Wij hadden geen douche, geen wasmachine en geen gaskachel. In de buurt genaamd Oud Crooswijk woonden mensen van allerlei slag, van de moeder van het Poeliersbedrijf Griekspoor en bakker Van Willigen tot mijn schoonvader die bij de Heinekenbrouwerij werkte. Het was onder elkaar heel sociaal, we kwamen niet bij elkaar op visite maar ontmoetten elkaar in de buurtwinkels die vlakbij ons huis waren. Zoals Pier de melkboer die naast mij zat en groenteman Freek en Henk Kooi die om de hoek in de Frederikstraat grote winkels hadden. Het was daar altijd druk en gezellig. Aan de overkant, ook in de Frederikstraat, zat de kruidenierszaak van Donker en daar werd de rest van de boodschappen gehaald.

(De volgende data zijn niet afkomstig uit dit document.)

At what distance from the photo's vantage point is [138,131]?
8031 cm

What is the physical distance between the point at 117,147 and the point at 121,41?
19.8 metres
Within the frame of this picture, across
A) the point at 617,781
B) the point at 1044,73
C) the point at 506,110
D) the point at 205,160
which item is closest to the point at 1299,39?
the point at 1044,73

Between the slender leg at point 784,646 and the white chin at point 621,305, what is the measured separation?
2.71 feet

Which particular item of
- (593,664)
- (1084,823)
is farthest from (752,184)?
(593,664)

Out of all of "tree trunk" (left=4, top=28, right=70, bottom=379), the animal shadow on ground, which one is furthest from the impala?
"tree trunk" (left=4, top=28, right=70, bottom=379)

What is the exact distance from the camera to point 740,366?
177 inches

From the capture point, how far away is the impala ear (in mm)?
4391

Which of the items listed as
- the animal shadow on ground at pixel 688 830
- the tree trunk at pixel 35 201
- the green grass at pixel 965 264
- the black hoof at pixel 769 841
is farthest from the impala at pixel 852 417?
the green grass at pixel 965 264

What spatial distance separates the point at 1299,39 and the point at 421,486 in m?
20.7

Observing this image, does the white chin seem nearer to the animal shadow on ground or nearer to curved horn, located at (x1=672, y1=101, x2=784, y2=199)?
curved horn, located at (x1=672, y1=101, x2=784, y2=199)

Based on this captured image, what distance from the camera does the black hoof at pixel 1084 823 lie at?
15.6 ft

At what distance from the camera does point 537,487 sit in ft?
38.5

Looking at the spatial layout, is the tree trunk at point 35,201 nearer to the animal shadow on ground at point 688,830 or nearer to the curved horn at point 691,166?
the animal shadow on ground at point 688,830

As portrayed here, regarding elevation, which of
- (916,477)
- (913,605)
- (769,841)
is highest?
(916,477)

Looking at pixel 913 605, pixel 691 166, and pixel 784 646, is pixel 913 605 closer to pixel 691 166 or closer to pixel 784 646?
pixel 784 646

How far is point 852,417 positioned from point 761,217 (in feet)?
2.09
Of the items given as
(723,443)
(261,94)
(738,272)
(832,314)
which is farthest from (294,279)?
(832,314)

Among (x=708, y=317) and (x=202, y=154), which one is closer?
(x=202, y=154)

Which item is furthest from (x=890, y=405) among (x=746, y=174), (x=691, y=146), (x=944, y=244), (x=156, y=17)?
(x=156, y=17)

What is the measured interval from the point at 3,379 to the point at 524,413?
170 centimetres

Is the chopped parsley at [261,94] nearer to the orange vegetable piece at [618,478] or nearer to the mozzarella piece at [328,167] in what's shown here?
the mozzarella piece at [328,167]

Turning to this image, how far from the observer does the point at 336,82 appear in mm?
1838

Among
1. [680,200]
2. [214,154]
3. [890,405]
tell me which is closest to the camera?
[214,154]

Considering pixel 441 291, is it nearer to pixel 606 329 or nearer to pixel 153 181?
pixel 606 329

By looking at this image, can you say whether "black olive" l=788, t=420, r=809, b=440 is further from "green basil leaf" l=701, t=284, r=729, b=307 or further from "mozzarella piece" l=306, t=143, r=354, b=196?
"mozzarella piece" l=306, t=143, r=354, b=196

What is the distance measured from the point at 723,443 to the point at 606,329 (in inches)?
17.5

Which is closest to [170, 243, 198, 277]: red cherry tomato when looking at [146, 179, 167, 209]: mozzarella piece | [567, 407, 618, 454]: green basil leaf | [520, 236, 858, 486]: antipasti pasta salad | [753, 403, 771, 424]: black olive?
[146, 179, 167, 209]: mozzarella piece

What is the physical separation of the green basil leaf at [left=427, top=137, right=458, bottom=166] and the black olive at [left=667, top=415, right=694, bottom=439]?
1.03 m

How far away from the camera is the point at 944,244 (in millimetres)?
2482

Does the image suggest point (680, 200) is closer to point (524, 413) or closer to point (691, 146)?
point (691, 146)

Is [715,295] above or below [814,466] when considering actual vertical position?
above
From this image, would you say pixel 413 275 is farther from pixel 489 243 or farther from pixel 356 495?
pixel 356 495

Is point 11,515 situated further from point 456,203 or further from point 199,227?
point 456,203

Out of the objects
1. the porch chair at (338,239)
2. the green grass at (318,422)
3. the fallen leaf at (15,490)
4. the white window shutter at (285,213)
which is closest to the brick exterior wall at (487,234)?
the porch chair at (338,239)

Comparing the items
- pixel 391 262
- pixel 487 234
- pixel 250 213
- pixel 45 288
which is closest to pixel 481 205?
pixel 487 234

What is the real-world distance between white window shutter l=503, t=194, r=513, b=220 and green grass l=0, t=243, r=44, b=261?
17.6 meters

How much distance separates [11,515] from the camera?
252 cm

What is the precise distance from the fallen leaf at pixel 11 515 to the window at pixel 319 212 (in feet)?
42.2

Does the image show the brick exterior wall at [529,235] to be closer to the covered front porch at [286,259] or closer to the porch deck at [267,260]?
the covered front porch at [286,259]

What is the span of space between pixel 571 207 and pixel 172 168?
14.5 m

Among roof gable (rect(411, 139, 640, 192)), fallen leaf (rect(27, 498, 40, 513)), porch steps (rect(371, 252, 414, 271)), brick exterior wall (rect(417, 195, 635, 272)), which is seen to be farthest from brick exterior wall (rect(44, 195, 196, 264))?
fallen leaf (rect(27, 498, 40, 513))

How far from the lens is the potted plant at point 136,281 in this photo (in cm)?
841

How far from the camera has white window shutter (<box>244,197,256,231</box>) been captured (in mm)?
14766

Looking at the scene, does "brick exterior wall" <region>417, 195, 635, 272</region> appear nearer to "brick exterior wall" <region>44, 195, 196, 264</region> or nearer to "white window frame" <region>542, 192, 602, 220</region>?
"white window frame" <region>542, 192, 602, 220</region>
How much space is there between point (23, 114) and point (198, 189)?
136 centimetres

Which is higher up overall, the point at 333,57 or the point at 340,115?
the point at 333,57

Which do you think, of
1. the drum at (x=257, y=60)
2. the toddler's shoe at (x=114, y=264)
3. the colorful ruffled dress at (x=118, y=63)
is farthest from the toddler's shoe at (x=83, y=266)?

De Crooswijkseweg was voor de bijzondere dingen, zoals de bloemenstal van Ger op de hoek. Daar kwam je heel Crooswijk tegen. Want op deze weg kwamen veel straten uit. Feest was het als de wielerronde van Crooswijk er was en dan konden wij uit het raam alles volgen. Wat mij is bijgebleven is, dat wij vlakbij de Rotte woonden maar die heeft voor de buurt nooit een belangrijke rol gespeeld. De kades waren hoog, je kon het water niet zien. Er reed wel een tram op de Linker Rottekade die je ‘s avond hoorde piepen als hij over de Zaagmolenbrug reed. In de Rotte voeren boten met huisvuil die naar de Roteb gingen die was gevestigd aan de Zaagmolenkade. Daar was ook een standplaats voor ambulances. Het Schuttersveld werd veel gebruikt maar toen aan die kant huizen van de Crooswijksestraat stonden en wij geen zicht hadden op het Schuttersveld, was het gebruik veel minder dan nu.
Mijn mooiste plekken in Crooswijk zijn de singels. Nora en John, mijn kinderen, hebben op de Koningin Wilhelminaschool, aan de Crooswijksesingel, gezeten en goed doorlopen. Als raadslid van KralingenCrooswijk was ik trots dat de fontein in de Crooswijksesingel, mede dankzij mij, er is gekomen, zeker nu de bewoners van Zorgcentrum Rubroek er ook plezier van hebben.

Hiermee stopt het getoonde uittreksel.